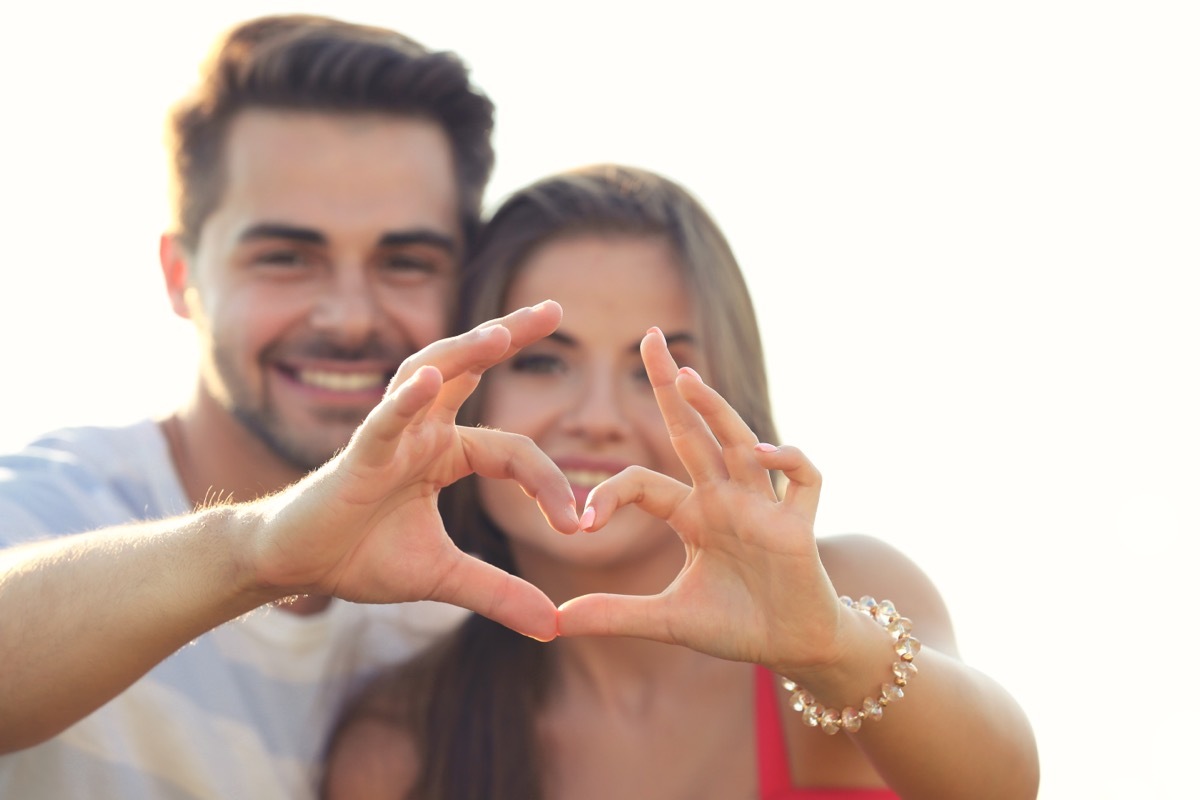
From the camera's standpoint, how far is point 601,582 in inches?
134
* * *
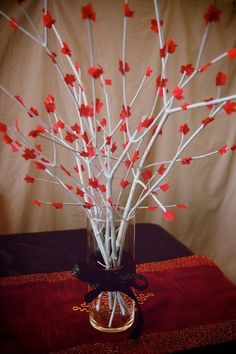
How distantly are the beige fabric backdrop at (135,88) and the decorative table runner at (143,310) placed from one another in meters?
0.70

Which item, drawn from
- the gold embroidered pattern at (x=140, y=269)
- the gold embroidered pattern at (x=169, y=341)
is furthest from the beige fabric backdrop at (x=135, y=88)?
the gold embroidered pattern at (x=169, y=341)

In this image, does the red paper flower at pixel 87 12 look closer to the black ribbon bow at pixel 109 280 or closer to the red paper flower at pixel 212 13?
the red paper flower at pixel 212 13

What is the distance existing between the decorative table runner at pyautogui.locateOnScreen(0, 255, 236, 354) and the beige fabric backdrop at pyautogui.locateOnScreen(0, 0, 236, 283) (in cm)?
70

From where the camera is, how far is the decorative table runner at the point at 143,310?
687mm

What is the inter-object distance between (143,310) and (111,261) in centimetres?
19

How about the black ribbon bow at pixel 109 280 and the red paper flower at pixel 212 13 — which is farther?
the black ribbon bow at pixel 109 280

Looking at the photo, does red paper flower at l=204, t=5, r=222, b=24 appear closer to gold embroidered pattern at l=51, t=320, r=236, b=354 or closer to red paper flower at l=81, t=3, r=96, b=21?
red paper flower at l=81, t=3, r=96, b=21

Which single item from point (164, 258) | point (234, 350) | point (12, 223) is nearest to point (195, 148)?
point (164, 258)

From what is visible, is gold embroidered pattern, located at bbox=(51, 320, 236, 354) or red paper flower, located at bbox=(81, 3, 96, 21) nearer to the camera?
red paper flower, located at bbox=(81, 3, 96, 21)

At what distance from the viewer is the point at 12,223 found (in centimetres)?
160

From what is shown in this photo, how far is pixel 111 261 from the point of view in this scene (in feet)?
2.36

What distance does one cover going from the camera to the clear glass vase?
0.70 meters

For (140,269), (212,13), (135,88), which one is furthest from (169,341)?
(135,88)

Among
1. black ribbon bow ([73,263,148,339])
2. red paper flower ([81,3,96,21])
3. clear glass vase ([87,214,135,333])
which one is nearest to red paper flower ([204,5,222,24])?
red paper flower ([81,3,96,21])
---
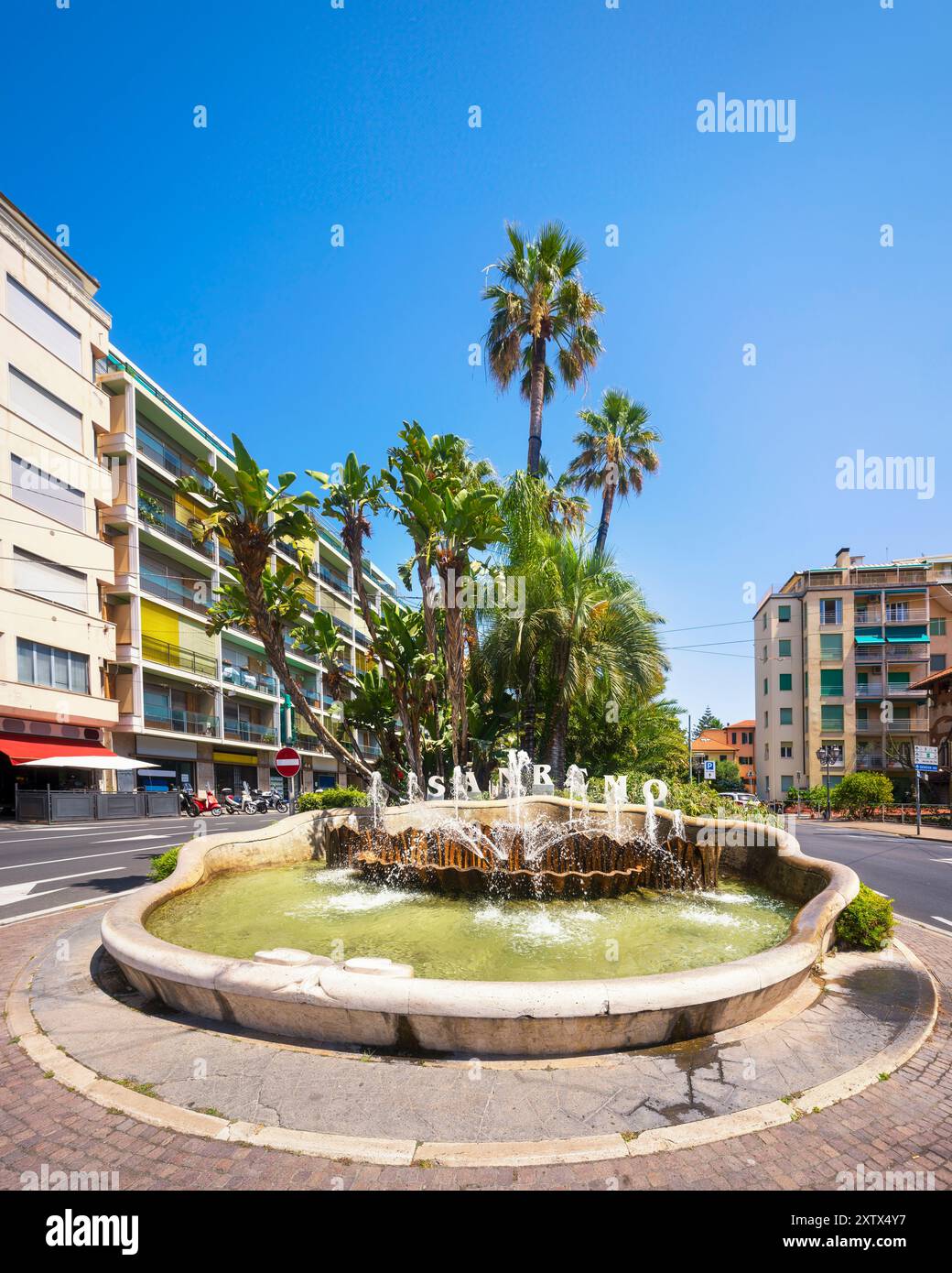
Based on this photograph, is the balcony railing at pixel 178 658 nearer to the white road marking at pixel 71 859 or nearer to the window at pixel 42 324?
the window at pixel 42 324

→ **Ziel der Übung**: Filtern Sie aus den obigen Einträgen jede Zeile heraus, in der das Wort „runner“ vorkommt, und geben Sie diese Zeilen unverändert wieder.

→ **Ergebnis siehe unten**:
How distantly are the beige fabric backdrop at (135,88) and the decorative table runner at (143,310) placed from one another in meters?
What is the distance existing between the decorative table runner at pyautogui.locateOnScreen(0, 255, 236, 354) and the beige fabric backdrop at pyautogui.locateOnScreen(0, 0, 236, 283) (in cm)?
From where the camera is, how far is the decorative table runner at the point at 143,310?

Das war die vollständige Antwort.